Shivering and sweating by turns as the temperature and altitude rise and plummet, he describes the people he encounters – thrown in with the tedious, and unavoidable, Mr Thornberry in Limón and reading to the legendary blind writer, Jorge Luis Borges, in Buenos Aires.
Witty, sharply observed and beautifully written, this is a richly evocative account of travelling to ‘the end of the line’.
Dark Star Safari – travelogue set in Africa
Travelling across bush and desert, down rivers and across lakes, and through country after country, Theroux visits some of the most beautiful landscapes on earth, and some of the most dangerous. It is a journey of discovery and of rediscovery — of the unknown and the unexpected, but also of people and places he knew as a young and optimistic teacher forty years before.

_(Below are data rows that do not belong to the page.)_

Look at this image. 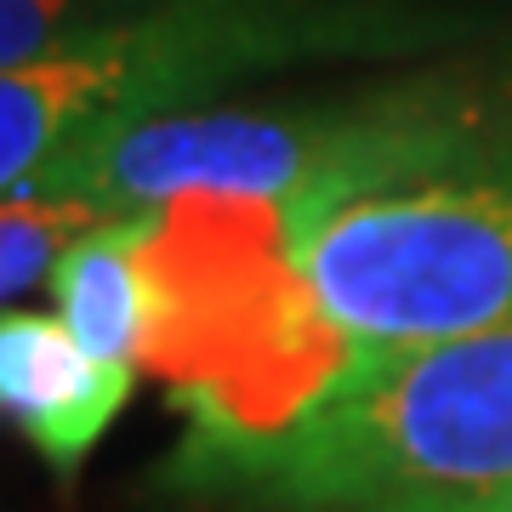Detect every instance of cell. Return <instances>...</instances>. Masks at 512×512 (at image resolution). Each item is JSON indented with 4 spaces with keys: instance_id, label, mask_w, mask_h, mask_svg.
<instances>
[{
    "instance_id": "cell-5",
    "label": "cell",
    "mask_w": 512,
    "mask_h": 512,
    "mask_svg": "<svg viewBox=\"0 0 512 512\" xmlns=\"http://www.w3.org/2000/svg\"><path fill=\"white\" fill-rule=\"evenodd\" d=\"M46 291L74 342L103 365H148L160 336V279H154V211H126L86 228L52 262Z\"/></svg>"
},
{
    "instance_id": "cell-2",
    "label": "cell",
    "mask_w": 512,
    "mask_h": 512,
    "mask_svg": "<svg viewBox=\"0 0 512 512\" xmlns=\"http://www.w3.org/2000/svg\"><path fill=\"white\" fill-rule=\"evenodd\" d=\"M183 478L256 512H370L512 490V325L342 353L268 427H194Z\"/></svg>"
},
{
    "instance_id": "cell-1",
    "label": "cell",
    "mask_w": 512,
    "mask_h": 512,
    "mask_svg": "<svg viewBox=\"0 0 512 512\" xmlns=\"http://www.w3.org/2000/svg\"><path fill=\"white\" fill-rule=\"evenodd\" d=\"M490 35L456 0H154L63 52L0 74V200L63 154L165 114L211 109L291 69H404Z\"/></svg>"
},
{
    "instance_id": "cell-3",
    "label": "cell",
    "mask_w": 512,
    "mask_h": 512,
    "mask_svg": "<svg viewBox=\"0 0 512 512\" xmlns=\"http://www.w3.org/2000/svg\"><path fill=\"white\" fill-rule=\"evenodd\" d=\"M285 228L296 279L342 353L512 325V120Z\"/></svg>"
},
{
    "instance_id": "cell-8",
    "label": "cell",
    "mask_w": 512,
    "mask_h": 512,
    "mask_svg": "<svg viewBox=\"0 0 512 512\" xmlns=\"http://www.w3.org/2000/svg\"><path fill=\"white\" fill-rule=\"evenodd\" d=\"M370 512H512V490L456 495V501H404V507H370Z\"/></svg>"
},
{
    "instance_id": "cell-4",
    "label": "cell",
    "mask_w": 512,
    "mask_h": 512,
    "mask_svg": "<svg viewBox=\"0 0 512 512\" xmlns=\"http://www.w3.org/2000/svg\"><path fill=\"white\" fill-rule=\"evenodd\" d=\"M137 370L103 365L57 313L0 308V421L52 478H74L131 404Z\"/></svg>"
},
{
    "instance_id": "cell-7",
    "label": "cell",
    "mask_w": 512,
    "mask_h": 512,
    "mask_svg": "<svg viewBox=\"0 0 512 512\" xmlns=\"http://www.w3.org/2000/svg\"><path fill=\"white\" fill-rule=\"evenodd\" d=\"M154 0H0V74L137 18Z\"/></svg>"
},
{
    "instance_id": "cell-6",
    "label": "cell",
    "mask_w": 512,
    "mask_h": 512,
    "mask_svg": "<svg viewBox=\"0 0 512 512\" xmlns=\"http://www.w3.org/2000/svg\"><path fill=\"white\" fill-rule=\"evenodd\" d=\"M97 222L109 217L69 194H46V188L6 194L0 200V308H12V296L52 274L57 256Z\"/></svg>"
}]
</instances>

Safari in Swahili simply means “journey”, and this is the ultimate safari. It is Theroux in his element — a trip where chance encounter is everything, where departure and arrival times are an irrelevance, and where contentment can be found balancing on the top of a truck in the middle of nowhere.
The Mosquito Coast – novel set in Honduras
This gripping novel tells of the adventures inflicted upon this family by the brilliant and yet dangerous Allie Fox, as he tries to settle everyone into the Honduran jungle. He has removed them from the evils of modern day world but it turns into a desperate struggle for survival. His madcap plans and authoritarian nature make this a study of control and of living in a harsh terrain.

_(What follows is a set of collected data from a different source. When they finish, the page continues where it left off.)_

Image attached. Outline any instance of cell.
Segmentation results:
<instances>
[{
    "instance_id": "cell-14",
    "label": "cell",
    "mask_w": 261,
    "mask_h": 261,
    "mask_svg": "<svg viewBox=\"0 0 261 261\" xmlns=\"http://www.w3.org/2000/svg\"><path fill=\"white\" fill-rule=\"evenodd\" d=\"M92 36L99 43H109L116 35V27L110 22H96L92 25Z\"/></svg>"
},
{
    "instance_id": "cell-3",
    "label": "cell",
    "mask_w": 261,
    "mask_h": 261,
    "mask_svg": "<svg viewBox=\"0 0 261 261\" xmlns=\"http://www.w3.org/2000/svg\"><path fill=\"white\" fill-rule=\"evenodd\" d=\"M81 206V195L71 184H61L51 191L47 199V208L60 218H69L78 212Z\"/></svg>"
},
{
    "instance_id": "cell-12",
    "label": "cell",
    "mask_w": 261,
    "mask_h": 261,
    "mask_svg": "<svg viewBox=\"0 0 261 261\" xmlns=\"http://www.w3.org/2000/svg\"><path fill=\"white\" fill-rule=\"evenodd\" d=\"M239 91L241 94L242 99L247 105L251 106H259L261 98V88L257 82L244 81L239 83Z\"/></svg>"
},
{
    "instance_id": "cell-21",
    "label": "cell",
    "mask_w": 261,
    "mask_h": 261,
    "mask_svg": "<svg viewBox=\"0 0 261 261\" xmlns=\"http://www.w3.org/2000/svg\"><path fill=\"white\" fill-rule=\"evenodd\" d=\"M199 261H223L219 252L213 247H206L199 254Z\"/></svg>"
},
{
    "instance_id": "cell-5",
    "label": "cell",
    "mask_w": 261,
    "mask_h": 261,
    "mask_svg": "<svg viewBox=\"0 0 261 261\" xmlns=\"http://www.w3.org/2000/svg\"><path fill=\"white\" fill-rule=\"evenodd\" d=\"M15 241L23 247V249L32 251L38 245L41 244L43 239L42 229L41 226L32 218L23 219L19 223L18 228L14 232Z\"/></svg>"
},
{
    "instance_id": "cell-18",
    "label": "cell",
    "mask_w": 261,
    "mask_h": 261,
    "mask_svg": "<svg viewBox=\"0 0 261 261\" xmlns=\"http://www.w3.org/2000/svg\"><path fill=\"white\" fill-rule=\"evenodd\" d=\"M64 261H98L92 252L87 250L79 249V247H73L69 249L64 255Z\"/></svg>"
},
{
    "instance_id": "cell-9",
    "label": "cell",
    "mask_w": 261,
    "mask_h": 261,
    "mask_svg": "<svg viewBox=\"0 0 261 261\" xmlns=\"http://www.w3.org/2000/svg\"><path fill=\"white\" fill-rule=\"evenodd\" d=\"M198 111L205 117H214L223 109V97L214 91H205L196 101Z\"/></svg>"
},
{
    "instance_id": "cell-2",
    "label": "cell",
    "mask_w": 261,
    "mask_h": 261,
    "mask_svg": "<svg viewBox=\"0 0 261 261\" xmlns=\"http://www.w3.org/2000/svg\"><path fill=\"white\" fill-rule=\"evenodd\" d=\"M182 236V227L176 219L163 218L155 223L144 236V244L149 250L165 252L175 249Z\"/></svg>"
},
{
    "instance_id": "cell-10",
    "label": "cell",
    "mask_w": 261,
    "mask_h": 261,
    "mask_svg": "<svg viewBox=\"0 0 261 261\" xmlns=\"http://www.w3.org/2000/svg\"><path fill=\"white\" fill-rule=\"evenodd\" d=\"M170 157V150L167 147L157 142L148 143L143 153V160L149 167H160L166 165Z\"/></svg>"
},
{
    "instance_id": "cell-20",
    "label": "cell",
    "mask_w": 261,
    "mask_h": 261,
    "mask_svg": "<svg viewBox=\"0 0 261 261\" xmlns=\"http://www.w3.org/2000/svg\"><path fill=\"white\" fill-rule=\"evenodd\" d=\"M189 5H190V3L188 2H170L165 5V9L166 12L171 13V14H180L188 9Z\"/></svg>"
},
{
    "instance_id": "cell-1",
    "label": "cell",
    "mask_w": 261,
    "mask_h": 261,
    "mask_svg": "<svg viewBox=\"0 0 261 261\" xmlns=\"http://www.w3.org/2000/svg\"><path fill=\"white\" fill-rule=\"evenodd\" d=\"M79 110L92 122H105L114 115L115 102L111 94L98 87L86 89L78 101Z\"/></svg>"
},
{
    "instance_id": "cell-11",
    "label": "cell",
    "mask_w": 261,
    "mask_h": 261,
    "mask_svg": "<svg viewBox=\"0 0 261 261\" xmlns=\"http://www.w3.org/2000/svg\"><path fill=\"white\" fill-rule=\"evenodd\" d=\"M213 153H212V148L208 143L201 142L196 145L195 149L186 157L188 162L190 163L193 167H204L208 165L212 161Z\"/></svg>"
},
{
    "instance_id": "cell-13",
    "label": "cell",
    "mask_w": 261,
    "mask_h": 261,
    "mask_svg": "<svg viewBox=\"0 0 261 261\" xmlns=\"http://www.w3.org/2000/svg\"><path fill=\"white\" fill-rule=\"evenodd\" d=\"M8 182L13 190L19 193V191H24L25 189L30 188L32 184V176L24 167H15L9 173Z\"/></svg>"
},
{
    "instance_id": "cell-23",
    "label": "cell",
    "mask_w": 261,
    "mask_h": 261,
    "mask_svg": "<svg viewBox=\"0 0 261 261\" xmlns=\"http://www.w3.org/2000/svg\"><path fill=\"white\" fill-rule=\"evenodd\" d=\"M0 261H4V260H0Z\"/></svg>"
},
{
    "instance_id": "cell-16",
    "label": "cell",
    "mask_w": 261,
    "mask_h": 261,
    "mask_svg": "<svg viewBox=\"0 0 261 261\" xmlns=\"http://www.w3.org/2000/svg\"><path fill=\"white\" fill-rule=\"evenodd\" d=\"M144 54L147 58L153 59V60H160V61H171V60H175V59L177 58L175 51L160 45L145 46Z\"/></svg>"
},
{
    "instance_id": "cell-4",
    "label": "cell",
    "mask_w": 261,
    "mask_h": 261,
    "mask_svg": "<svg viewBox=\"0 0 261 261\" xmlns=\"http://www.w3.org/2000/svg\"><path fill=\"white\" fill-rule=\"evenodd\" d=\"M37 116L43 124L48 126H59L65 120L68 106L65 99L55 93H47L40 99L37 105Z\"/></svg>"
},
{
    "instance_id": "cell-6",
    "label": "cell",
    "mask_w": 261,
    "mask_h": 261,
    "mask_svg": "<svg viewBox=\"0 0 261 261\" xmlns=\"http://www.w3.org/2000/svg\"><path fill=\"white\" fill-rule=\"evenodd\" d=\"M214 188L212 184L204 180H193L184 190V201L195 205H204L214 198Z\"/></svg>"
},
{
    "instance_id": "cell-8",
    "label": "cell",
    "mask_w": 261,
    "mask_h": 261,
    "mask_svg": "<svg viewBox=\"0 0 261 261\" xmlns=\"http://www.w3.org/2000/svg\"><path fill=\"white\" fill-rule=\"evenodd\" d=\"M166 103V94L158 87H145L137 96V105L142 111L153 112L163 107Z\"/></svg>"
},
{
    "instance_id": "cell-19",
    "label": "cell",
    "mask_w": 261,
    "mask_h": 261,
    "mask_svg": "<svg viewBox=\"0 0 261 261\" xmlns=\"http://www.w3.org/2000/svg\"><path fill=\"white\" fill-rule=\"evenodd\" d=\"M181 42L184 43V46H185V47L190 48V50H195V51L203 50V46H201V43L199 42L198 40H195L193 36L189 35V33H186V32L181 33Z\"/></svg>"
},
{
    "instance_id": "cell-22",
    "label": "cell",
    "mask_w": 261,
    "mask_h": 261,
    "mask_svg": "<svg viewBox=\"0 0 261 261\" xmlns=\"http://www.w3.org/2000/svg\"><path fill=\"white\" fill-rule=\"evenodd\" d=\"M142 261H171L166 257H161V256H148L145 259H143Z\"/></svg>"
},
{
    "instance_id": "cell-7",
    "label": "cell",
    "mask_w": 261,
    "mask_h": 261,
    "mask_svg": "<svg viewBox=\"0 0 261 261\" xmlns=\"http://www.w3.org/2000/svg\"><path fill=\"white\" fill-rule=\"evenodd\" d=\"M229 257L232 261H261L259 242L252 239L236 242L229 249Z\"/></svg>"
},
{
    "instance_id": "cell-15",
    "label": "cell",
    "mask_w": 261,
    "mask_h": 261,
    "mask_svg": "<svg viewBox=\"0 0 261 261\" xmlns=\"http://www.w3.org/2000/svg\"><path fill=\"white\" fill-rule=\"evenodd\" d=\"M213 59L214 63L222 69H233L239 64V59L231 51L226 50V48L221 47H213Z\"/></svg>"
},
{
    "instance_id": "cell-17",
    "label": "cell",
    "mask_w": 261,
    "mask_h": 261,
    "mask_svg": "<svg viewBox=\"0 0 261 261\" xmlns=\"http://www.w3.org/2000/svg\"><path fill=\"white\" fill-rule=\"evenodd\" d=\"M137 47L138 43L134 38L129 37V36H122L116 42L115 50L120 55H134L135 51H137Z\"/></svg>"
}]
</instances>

Hotel Honolulu – novel set in Hawaii
Newly married and having recently taken over the management of a hotel in Honolulu, a former writer is drawn into the chaotic lives of his guests and into the distinctive customs and rhythms of the distant island. As witness to the many contrasting, and often ribald, chronicles of the hotel’s characters, he ultimately finds personal salvation through returning to writing once again.
The result is this novel in eighty distinct episodes, a Chaucerian sequence of strange pilgrims and just-as-strange islanders confronting each other, and their fate, in the rooms of the seedy hotel.

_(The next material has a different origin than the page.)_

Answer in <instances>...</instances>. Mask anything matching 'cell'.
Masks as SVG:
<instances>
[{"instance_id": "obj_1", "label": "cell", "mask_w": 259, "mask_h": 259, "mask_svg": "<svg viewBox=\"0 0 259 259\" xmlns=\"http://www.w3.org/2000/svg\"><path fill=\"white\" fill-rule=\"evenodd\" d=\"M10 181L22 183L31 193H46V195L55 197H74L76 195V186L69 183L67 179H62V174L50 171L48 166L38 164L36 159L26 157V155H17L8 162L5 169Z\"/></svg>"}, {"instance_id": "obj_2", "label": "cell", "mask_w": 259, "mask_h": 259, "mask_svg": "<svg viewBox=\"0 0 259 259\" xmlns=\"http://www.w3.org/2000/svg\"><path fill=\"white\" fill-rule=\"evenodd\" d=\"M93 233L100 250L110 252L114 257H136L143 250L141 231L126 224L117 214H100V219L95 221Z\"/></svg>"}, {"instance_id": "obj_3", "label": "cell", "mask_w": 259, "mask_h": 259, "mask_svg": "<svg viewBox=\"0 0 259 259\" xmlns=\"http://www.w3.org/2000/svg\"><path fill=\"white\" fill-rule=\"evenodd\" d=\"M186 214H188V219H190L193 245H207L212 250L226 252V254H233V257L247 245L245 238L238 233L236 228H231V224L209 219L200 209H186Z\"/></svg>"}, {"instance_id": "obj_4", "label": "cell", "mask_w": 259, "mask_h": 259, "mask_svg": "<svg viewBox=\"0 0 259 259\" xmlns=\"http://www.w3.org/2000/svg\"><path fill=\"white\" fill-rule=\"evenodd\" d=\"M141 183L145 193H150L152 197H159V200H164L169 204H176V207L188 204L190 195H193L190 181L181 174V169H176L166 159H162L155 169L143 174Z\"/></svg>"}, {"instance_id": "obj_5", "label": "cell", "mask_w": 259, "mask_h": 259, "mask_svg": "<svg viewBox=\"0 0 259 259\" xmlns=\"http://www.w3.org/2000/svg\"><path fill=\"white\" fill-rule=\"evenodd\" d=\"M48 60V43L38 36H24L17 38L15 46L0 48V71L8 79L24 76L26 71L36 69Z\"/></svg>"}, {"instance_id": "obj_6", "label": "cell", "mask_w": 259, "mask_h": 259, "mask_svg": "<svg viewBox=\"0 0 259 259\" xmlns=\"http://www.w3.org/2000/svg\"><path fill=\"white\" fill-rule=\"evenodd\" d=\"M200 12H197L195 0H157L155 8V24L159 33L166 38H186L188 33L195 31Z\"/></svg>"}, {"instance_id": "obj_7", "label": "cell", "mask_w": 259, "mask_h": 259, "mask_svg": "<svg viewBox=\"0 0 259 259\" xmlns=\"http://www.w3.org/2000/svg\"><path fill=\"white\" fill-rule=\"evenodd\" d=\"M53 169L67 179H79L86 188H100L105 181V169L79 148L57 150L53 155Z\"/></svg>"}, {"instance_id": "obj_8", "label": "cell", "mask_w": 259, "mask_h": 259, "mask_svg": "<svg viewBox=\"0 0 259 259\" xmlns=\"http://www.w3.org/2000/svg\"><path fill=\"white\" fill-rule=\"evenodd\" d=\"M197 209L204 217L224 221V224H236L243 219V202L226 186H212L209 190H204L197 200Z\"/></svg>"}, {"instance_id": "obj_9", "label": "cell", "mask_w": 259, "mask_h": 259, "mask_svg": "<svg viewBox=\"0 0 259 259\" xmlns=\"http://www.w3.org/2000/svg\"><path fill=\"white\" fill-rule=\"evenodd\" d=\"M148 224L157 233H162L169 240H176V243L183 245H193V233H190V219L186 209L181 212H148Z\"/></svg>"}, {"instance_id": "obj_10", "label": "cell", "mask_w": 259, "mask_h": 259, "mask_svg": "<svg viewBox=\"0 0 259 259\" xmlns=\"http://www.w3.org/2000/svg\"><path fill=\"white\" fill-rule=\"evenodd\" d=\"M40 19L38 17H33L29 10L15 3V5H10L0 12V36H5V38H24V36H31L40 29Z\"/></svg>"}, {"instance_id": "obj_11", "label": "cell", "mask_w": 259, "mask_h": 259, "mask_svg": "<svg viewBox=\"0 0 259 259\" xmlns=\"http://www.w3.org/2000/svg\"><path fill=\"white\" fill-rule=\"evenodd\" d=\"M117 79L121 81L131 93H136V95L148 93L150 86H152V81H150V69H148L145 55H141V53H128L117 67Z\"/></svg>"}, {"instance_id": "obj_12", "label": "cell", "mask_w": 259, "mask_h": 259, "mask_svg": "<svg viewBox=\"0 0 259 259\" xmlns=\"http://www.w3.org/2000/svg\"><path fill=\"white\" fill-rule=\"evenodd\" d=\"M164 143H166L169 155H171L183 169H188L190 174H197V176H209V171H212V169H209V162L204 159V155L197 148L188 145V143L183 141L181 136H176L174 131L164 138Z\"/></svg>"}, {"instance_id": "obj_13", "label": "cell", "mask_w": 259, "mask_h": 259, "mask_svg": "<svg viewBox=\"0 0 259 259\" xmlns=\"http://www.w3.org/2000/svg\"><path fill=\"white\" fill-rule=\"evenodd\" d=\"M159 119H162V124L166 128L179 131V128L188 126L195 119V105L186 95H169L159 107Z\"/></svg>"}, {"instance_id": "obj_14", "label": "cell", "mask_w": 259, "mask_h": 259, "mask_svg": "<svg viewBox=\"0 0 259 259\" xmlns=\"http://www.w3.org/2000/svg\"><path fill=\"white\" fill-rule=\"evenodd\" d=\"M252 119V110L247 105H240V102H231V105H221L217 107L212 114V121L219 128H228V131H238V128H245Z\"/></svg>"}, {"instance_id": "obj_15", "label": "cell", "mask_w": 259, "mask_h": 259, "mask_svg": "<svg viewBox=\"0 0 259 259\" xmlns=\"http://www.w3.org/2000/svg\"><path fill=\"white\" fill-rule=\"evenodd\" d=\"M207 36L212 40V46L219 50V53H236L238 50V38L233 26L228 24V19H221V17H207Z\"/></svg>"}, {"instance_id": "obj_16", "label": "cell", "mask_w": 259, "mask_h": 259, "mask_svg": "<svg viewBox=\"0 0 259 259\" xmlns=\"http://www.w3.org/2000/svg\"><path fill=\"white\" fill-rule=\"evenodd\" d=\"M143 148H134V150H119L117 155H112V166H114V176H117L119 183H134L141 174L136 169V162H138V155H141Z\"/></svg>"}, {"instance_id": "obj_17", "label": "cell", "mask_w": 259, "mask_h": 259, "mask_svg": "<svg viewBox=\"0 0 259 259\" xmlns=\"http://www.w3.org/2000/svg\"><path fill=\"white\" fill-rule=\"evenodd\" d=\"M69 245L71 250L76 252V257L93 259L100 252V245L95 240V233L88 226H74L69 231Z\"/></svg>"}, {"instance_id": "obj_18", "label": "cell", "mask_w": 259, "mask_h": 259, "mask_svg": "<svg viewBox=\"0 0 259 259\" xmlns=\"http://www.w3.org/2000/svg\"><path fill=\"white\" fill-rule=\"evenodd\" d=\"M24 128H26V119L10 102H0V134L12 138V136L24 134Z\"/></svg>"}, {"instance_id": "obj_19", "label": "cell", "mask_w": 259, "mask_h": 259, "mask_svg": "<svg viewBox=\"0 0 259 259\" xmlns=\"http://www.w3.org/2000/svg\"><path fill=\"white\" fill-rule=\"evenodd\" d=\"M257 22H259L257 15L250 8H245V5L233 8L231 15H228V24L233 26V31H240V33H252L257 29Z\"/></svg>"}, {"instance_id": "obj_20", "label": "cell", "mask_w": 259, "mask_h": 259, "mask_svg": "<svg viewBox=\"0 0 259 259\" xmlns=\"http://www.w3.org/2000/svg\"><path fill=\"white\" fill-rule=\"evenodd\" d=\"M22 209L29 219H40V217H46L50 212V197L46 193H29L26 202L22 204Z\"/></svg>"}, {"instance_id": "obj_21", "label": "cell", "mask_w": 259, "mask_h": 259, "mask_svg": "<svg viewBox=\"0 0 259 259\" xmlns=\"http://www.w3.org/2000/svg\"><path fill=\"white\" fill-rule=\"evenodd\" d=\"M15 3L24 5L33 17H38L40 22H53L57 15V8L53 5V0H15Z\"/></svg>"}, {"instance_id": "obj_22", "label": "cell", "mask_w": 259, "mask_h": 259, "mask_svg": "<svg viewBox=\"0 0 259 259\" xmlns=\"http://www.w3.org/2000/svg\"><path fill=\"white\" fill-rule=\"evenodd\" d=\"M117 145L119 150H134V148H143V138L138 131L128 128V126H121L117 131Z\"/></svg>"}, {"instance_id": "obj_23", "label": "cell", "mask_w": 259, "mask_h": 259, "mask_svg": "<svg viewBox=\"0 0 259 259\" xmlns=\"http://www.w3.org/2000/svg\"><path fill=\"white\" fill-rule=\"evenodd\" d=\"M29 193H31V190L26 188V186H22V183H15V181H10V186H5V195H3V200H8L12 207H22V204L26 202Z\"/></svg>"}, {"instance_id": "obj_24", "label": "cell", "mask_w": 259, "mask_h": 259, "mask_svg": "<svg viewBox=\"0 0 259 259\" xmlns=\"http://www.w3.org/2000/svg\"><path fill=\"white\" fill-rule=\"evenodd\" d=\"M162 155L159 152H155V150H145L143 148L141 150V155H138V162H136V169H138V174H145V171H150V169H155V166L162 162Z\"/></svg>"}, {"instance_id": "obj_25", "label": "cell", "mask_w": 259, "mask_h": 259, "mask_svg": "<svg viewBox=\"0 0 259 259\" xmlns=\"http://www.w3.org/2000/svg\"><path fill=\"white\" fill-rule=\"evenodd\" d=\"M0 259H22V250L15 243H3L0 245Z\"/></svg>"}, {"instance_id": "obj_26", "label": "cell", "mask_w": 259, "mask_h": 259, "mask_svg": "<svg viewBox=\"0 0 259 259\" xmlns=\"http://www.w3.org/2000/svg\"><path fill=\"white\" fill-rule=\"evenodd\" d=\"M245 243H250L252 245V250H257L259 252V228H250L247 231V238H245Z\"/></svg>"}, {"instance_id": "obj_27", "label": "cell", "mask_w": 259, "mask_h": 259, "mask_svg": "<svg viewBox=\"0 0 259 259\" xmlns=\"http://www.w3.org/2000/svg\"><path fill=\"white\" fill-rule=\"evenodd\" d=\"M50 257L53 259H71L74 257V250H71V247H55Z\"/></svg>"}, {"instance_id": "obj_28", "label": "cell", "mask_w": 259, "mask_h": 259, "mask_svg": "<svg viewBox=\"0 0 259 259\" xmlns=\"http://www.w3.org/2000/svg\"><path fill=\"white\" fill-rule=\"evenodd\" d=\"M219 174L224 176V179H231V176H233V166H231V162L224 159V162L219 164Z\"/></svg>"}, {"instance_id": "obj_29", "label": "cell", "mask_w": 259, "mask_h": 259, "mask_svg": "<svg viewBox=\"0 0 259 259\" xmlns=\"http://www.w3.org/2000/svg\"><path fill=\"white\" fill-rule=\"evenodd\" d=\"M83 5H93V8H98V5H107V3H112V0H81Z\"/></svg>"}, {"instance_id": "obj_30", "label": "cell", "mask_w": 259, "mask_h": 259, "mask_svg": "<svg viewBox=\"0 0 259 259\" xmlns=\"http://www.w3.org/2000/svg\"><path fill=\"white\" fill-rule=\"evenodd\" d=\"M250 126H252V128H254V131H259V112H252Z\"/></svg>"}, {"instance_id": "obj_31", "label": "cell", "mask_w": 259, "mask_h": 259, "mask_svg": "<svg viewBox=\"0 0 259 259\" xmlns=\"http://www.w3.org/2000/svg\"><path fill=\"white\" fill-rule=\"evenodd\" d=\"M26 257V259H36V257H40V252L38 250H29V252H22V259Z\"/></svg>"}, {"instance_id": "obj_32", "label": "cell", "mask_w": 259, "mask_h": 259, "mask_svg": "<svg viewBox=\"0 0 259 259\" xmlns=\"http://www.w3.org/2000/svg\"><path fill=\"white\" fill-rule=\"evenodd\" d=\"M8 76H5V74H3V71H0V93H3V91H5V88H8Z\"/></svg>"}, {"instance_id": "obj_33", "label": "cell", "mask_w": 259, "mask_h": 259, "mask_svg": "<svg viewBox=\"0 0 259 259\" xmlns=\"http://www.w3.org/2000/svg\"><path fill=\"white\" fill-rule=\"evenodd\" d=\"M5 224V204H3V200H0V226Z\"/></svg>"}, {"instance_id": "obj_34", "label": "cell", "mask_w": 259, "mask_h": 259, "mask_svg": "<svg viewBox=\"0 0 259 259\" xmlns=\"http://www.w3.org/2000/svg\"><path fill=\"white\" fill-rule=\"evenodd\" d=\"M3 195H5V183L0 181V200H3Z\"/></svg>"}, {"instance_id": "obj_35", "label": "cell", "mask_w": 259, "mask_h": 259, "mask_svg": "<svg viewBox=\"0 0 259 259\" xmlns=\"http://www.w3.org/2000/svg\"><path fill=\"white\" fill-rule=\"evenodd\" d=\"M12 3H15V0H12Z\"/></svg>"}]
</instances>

Riding the Iron Rooster – travelogue set in China
Back on familiar transport, Theroux left Victoria Station on a rainy Saturday in April thinking that taking eight trains across Europe, Eastern Europe, the USSR and Mongolia would be the easy way to get to the Chinese border – the relaxing way, even. He would read a little, take notes, eat regular meals and gaze contentedly out of windows. The reality, of course, was very different.
In fact, Theroux experienced a decidedly odd and unexpected trip to China that set the challenging tone for his epic year-long rail journey around that vast, inscrutable land – a journey which involved riding nearly every train in the country.
The Elephanta Suite – novellas set in India
In The Elephanta Suite, Theroux weaves three intertwined novellas of Westerners transformed by their sojourns in India.
This startling, far-reaching book captures the tumult, ambition, hardship, and serenity that mark today’s India. Theroux’s Westerners risk venturing far beyond the subcontinent’s well-worn paths to discover woe or truth or peace. A middle-aged couple on vacation veers heedlessly from idyll to chaos. A buttoned-up Boston lawyer finds succor in Mumbai’s reeking slums. And a young woman befriends an elephant in Bangalore.
We also meet Indian characters as singular as they are reflective of the country’s subtle ironies: an executive who yearns to become a holy beggar, an earnest young striver whose personality is rewired by acquiring an American accent, a miracle-working guru, and others.
As ever, Theroux’s portraits of people and places explode stereotypes to exhilarating effect. The Elephanta Suite urges us toward a fresh, compelling, and often inspiring notion of what India is, and what it can do to those who try to lose—or find—themselves there.